Scientific metaphor should be about the best interpretation of evidence and about opening up new research vistas. The selfish gene metaphor claims that only genes or replicators are inherited and are essentially immortal, and it offers an interpretation of evolutionary biology in that light.
We are testing that empirical claim and finding that things are a lot more complicated and subtle. This must mean that as an organising interpretation of evolutionary biology, the metaphor of the selfish gene and, by extension, that of the extended phenotype, are insufficient. They are now problematic because what they claim or offer is no longer as good as the alternative analyses.
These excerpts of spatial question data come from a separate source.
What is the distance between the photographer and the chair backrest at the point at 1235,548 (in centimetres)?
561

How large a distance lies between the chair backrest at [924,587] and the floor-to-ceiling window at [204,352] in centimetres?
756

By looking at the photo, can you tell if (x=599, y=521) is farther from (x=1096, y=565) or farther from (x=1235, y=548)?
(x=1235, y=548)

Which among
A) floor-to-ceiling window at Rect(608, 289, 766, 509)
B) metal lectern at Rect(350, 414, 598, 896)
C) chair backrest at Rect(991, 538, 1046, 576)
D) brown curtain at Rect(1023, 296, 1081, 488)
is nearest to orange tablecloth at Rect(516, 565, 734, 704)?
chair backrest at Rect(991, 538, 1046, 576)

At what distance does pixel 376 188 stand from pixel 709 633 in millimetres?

While Dawkins’s contribution is indisputable, his strong advocacy of a narrow-focus view of evolution is rightly being called into question. It paints an inflexible picture not only of the evolutionary sciences, but also of how science works. This in turn closes off dialogue in both public and academic spheres. It can, at worst, constrain future research. Nowhere is this more evident than in theories about environmentally driven acquired characters, which have long had a reputation as Darwinian “heresy”.
“Dawkins’s contribution is indisputable, but his narrow view of evolution is being called into question”
We must think about moving on from communicating evolutionary science with the kind of rhetoric and sweeping advocacy Dawkins’s metaphors have encouraged towards a more nuanced exploration of the complexity involved.